Va ad esaurimento il terzo
rifacimento di questa fortunata raccolta di saggi di Walter Pedullà su Savinio.
Inizialmente una raccolta di lezioni alla Sapienza, pubblicata nel 1979 con Lerici.
Poi in una nuova edizione con Bompiani. E nel 2011 questa, con alcuni contributi
di Ruggero Savinio. Tra essi una fotobiografia affascinante – raccontata con arte
- del padre, con la sua propria madre (la nonna di Ruggero), il fratello De
Chirico, la moglie e i figli, la casa di vacanza al Poveromo di Marina di
Massa, Giacomo Debenedetti, Bontempelli. E la passione per la musica, che lo
metteva in forte agitazione – “cambiava carattere, diventava irriconscibile”,
agitato, “intrattabile”. L’amicizia con Debenedetti era consolidata anche
dall’“affetto che nutrivano entrambi per Noventa”. Un piccolo romanzo s’imbastisce attorno alla
casa di vacanza al Poveromo, parte di un progetto dell’architetto Enrico
Galassi, che poi dovette abbandonarlo per le leggi razziali.
Pedullà rilegge con lievità e
acume la “camaleontica” produzione letteraria di Savinio (“I titoli di
Savinio” è una delle lezioni, estesa per
almeno quaranta titoli). Ne valuta l’adesione, sotto l’avversione dichiarata,
alle avanguardie di inizio Novecento, per primo il futurismo. Ne rileva la
“profondità” – “le” profondità – sotto l’avversione ripetuta, costante, per la
parola e per il concetto.

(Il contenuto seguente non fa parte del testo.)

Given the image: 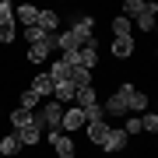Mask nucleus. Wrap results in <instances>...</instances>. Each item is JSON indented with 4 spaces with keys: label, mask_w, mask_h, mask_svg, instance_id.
Returning <instances> with one entry per match:
<instances>
[{
    "label": "nucleus",
    "mask_w": 158,
    "mask_h": 158,
    "mask_svg": "<svg viewBox=\"0 0 158 158\" xmlns=\"http://www.w3.org/2000/svg\"><path fill=\"white\" fill-rule=\"evenodd\" d=\"M60 119H63V106L60 102H42L39 106V116H35V123L39 127H49V130H60Z\"/></svg>",
    "instance_id": "nucleus-1"
},
{
    "label": "nucleus",
    "mask_w": 158,
    "mask_h": 158,
    "mask_svg": "<svg viewBox=\"0 0 158 158\" xmlns=\"http://www.w3.org/2000/svg\"><path fill=\"white\" fill-rule=\"evenodd\" d=\"M119 95H123V102H127V109H134V113H141V109H148V95L137 85H130V81H123V85L116 88Z\"/></svg>",
    "instance_id": "nucleus-2"
},
{
    "label": "nucleus",
    "mask_w": 158,
    "mask_h": 158,
    "mask_svg": "<svg viewBox=\"0 0 158 158\" xmlns=\"http://www.w3.org/2000/svg\"><path fill=\"white\" fill-rule=\"evenodd\" d=\"M14 32H18V21H14V7L0 4V42H14Z\"/></svg>",
    "instance_id": "nucleus-3"
},
{
    "label": "nucleus",
    "mask_w": 158,
    "mask_h": 158,
    "mask_svg": "<svg viewBox=\"0 0 158 158\" xmlns=\"http://www.w3.org/2000/svg\"><path fill=\"white\" fill-rule=\"evenodd\" d=\"M46 141L53 144V151H56L60 158H74V155H77V148H74V141H70V134L63 137V130H49V134H46Z\"/></svg>",
    "instance_id": "nucleus-4"
},
{
    "label": "nucleus",
    "mask_w": 158,
    "mask_h": 158,
    "mask_svg": "<svg viewBox=\"0 0 158 158\" xmlns=\"http://www.w3.org/2000/svg\"><path fill=\"white\" fill-rule=\"evenodd\" d=\"M127 141H130V137H127L119 127H109L106 141H102V151H106V155H116V151H123V148H127Z\"/></svg>",
    "instance_id": "nucleus-5"
},
{
    "label": "nucleus",
    "mask_w": 158,
    "mask_h": 158,
    "mask_svg": "<svg viewBox=\"0 0 158 158\" xmlns=\"http://www.w3.org/2000/svg\"><path fill=\"white\" fill-rule=\"evenodd\" d=\"M85 127V113H81L77 106H70L67 113H63V119H60V130H67V134H74V130H81Z\"/></svg>",
    "instance_id": "nucleus-6"
},
{
    "label": "nucleus",
    "mask_w": 158,
    "mask_h": 158,
    "mask_svg": "<svg viewBox=\"0 0 158 158\" xmlns=\"http://www.w3.org/2000/svg\"><path fill=\"white\" fill-rule=\"evenodd\" d=\"M14 21L35 28V21H39V7H35V4H18V7H14Z\"/></svg>",
    "instance_id": "nucleus-7"
},
{
    "label": "nucleus",
    "mask_w": 158,
    "mask_h": 158,
    "mask_svg": "<svg viewBox=\"0 0 158 158\" xmlns=\"http://www.w3.org/2000/svg\"><path fill=\"white\" fill-rule=\"evenodd\" d=\"M18 134V141H21V148H35L42 141V127L39 123H32V127H25V130H14Z\"/></svg>",
    "instance_id": "nucleus-8"
},
{
    "label": "nucleus",
    "mask_w": 158,
    "mask_h": 158,
    "mask_svg": "<svg viewBox=\"0 0 158 158\" xmlns=\"http://www.w3.org/2000/svg\"><path fill=\"white\" fill-rule=\"evenodd\" d=\"M102 113H106V116H127L130 109H127L123 95H119V91H116V95H109V98H106V106H102Z\"/></svg>",
    "instance_id": "nucleus-9"
},
{
    "label": "nucleus",
    "mask_w": 158,
    "mask_h": 158,
    "mask_svg": "<svg viewBox=\"0 0 158 158\" xmlns=\"http://www.w3.org/2000/svg\"><path fill=\"white\" fill-rule=\"evenodd\" d=\"M35 28H42V32H60V14L56 11H39V21H35Z\"/></svg>",
    "instance_id": "nucleus-10"
},
{
    "label": "nucleus",
    "mask_w": 158,
    "mask_h": 158,
    "mask_svg": "<svg viewBox=\"0 0 158 158\" xmlns=\"http://www.w3.org/2000/svg\"><path fill=\"white\" fill-rule=\"evenodd\" d=\"M0 155H7V158H18V155H21V141H18L14 130L7 137H0Z\"/></svg>",
    "instance_id": "nucleus-11"
},
{
    "label": "nucleus",
    "mask_w": 158,
    "mask_h": 158,
    "mask_svg": "<svg viewBox=\"0 0 158 158\" xmlns=\"http://www.w3.org/2000/svg\"><path fill=\"white\" fill-rule=\"evenodd\" d=\"M28 88H32L39 98H42V95H53V81H49V74H46V70H39V74H35Z\"/></svg>",
    "instance_id": "nucleus-12"
},
{
    "label": "nucleus",
    "mask_w": 158,
    "mask_h": 158,
    "mask_svg": "<svg viewBox=\"0 0 158 158\" xmlns=\"http://www.w3.org/2000/svg\"><path fill=\"white\" fill-rule=\"evenodd\" d=\"M74 95H77V88H74L70 81L67 85H53V102H60V106H70Z\"/></svg>",
    "instance_id": "nucleus-13"
},
{
    "label": "nucleus",
    "mask_w": 158,
    "mask_h": 158,
    "mask_svg": "<svg viewBox=\"0 0 158 158\" xmlns=\"http://www.w3.org/2000/svg\"><path fill=\"white\" fill-rule=\"evenodd\" d=\"M85 130H88V141L102 148V141H106V134H109V123H102V119L98 123H85Z\"/></svg>",
    "instance_id": "nucleus-14"
},
{
    "label": "nucleus",
    "mask_w": 158,
    "mask_h": 158,
    "mask_svg": "<svg viewBox=\"0 0 158 158\" xmlns=\"http://www.w3.org/2000/svg\"><path fill=\"white\" fill-rule=\"evenodd\" d=\"M35 123V113H28V109H14L11 113V130H25Z\"/></svg>",
    "instance_id": "nucleus-15"
},
{
    "label": "nucleus",
    "mask_w": 158,
    "mask_h": 158,
    "mask_svg": "<svg viewBox=\"0 0 158 158\" xmlns=\"http://www.w3.org/2000/svg\"><path fill=\"white\" fill-rule=\"evenodd\" d=\"M74 102H77V109H81V113H85V109H91V106H98V98H95V88H77Z\"/></svg>",
    "instance_id": "nucleus-16"
},
{
    "label": "nucleus",
    "mask_w": 158,
    "mask_h": 158,
    "mask_svg": "<svg viewBox=\"0 0 158 158\" xmlns=\"http://www.w3.org/2000/svg\"><path fill=\"white\" fill-rule=\"evenodd\" d=\"M113 56L123 60V56H134V39L123 35V39H113Z\"/></svg>",
    "instance_id": "nucleus-17"
},
{
    "label": "nucleus",
    "mask_w": 158,
    "mask_h": 158,
    "mask_svg": "<svg viewBox=\"0 0 158 158\" xmlns=\"http://www.w3.org/2000/svg\"><path fill=\"white\" fill-rule=\"evenodd\" d=\"M144 0H123V18H127V21H137V18H141L144 14Z\"/></svg>",
    "instance_id": "nucleus-18"
},
{
    "label": "nucleus",
    "mask_w": 158,
    "mask_h": 158,
    "mask_svg": "<svg viewBox=\"0 0 158 158\" xmlns=\"http://www.w3.org/2000/svg\"><path fill=\"white\" fill-rule=\"evenodd\" d=\"M70 85H74V88H91V70L70 67Z\"/></svg>",
    "instance_id": "nucleus-19"
},
{
    "label": "nucleus",
    "mask_w": 158,
    "mask_h": 158,
    "mask_svg": "<svg viewBox=\"0 0 158 158\" xmlns=\"http://www.w3.org/2000/svg\"><path fill=\"white\" fill-rule=\"evenodd\" d=\"M155 11H158V7H155V4H148V7H144V14L137 18V25H141V32H151V28H155Z\"/></svg>",
    "instance_id": "nucleus-20"
},
{
    "label": "nucleus",
    "mask_w": 158,
    "mask_h": 158,
    "mask_svg": "<svg viewBox=\"0 0 158 158\" xmlns=\"http://www.w3.org/2000/svg\"><path fill=\"white\" fill-rule=\"evenodd\" d=\"M35 106H39V95H35L32 88H25V91H21V106H18V109H28V113H32Z\"/></svg>",
    "instance_id": "nucleus-21"
},
{
    "label": "nucleus",
    "mask_w": 158,
    "mask_h": 158,
    "mask_svg": "<svg viewBox=\"0 0 158 158\" xmlns=\"http://www.w3.org/2000/svg\"><path fill=\"white\" fill-rule=\"evenodd\" d=\"M113 32H116V39H123V35H130V21H127L123 14H116V18H113Z\"/></svg>",
    "instance_id": "nucleus-22"
},
{
    "label": "nucleus",
    "mask_w": 158,
    "mask_h": 158,
    "mask_svg": "<svg viewBox=\"0 0 158 158\" xmlns=\"http://www.w3.org/2000/svg\"><path fill=\"white\" fill-rule=\"evenodd\" d=\"M123 134H127V137L141 134V116H127V119H123Z\"/></svg>",
    "instance_id": "nucleus-23"
},
{
    "label": "nucleus",
    "mask_w": 158,
    "mask_h": 158,
    "mask_svg": "<svg viewBox=\"0 0 158 158\" xmlns=\"http://www.w3.org/2000/svg\"><path fill=\"white\" fill-rule=\"evenodd\" d=\"M141 130H148V134H158V116H155V113H144V116H141Z\"/></svg>",
    "instance_id": "nucleus-24"
}]
</instances>
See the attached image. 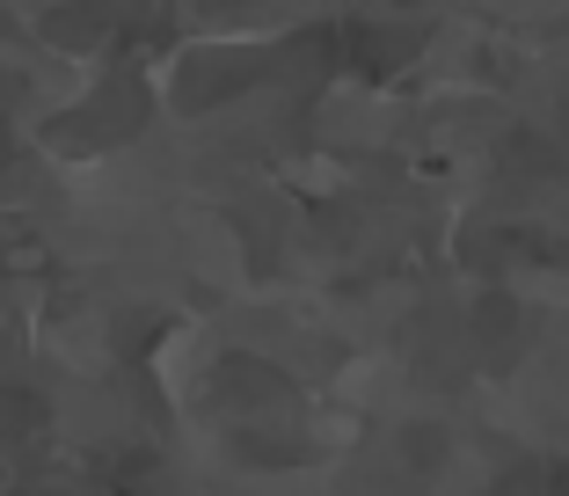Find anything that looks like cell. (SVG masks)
<instances>
[{
    "label": "cell",
    "instance_id": "7a4b0ae2",
    "mask_svg": "<svg viewBox=\"0 0 569 496\" xmlns=\"http://www.w3.org/2000/svg\"><path fill=\"white\" fill-rule=\"evenodd\" d=\"M37 424H44V401L0 380V446H16V438H30Z\"/></svg>",
    "mask_w": 569,
    "mask_h": 496
},
{
    "label": "cell",
    "instance_id": "6da1fadb",
    "mask_svg": "<svg viewBox=\"0 0 569 496\" xmlns=\"http://www.w3.org/2000/svg\"><path fill=\"white\" fill-rule=\"evenodd\" d=\"M219 395H234V401H270V395H284V380L270 373L263 358H227V365H219Z\"/></svg>",
    "mask_w": 569,
    "mask_h": 496
},
{
    "label": "cell",
    "instance_id": "3957f363",
    "mask_svg": "<svg viewBox=\"0 0 569 496\" xmlns=\"http://www.w3.org/2000/svg\"><path fill=\"white\" fill-rule=\"evenodd\" d=\"M475 329H482L489 344H511V336L526 329V315H519V299H511V292H489L482 307H475Z\"/></svg>",
    "mask_w": 569,
    "mask_h": 496
}]
</instances>
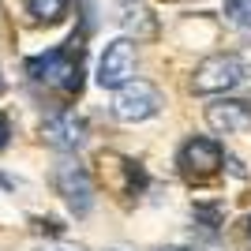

Il “profondismo” deridevano Pope, Swift e gli altri “Scriberiani”
– nel mentre che, sulle ali del Werther di Goethe, si preparava il romanticismo,
il più “profondista” di tutti. Ma “ipocrita” è Savinio in senso letterale,
etimologico, come colui che di proposito guarda da sotto - dilettante per
cochetteria. La morte esponendone come tema ricorrente:“In «Casa “La Vita”» non
si parla che di morte”. Amante, in forme dirette e indirette, del teatro, della
rappresentazione non risolutiva della vita, delle vite.
Pedullà scrive di Savinio mimandone,
senza volerlo, per personale disposizione, l’innovativa capacità di scrittura,
creativa e significante insieme - “più” significante per non essere scontata,
di routine. Il contemporaneista
Pedullà scrive degli scrittori che ama, Svevo, Gadda, e ne riproduce le
peculiarità di scrittura (senza scendere nel pastiche, ovvero in una sorta di elegante pastiche).
Con una classica mezza pagina
su Sciascia, il grande lettore e ammiratore di Savinio: concise, di passata, ma
definitiva. Ammiratore e amante dei rondisti, Sciascia “sulla loro prosa aveva
imparato a scrivere in un italiano terso e puntuale come quello di un classico”.
Gli piaceva Savarese, gli piaceva Cecchi. “Perciò si trovò sul versante opposto
a quello di D’Arrigo” – che Pedullà ha sempre sponsorizzato, anche con foga –
“narratore analitico che scrive in una lingua popolare che non è parlata da
nessun popolo”. Di suo “Sciascia non potrebbe essere più sintetico, un avaro
che regala parole che valgono oro anche quando non luccicano”. Certo che “la
verità è più vicina all’essenziale che al molteplice”.
Walter Pedullà, Alberto
Savinio, scrittore ipocrita e privo di scopo, Anordest, remainders, pp.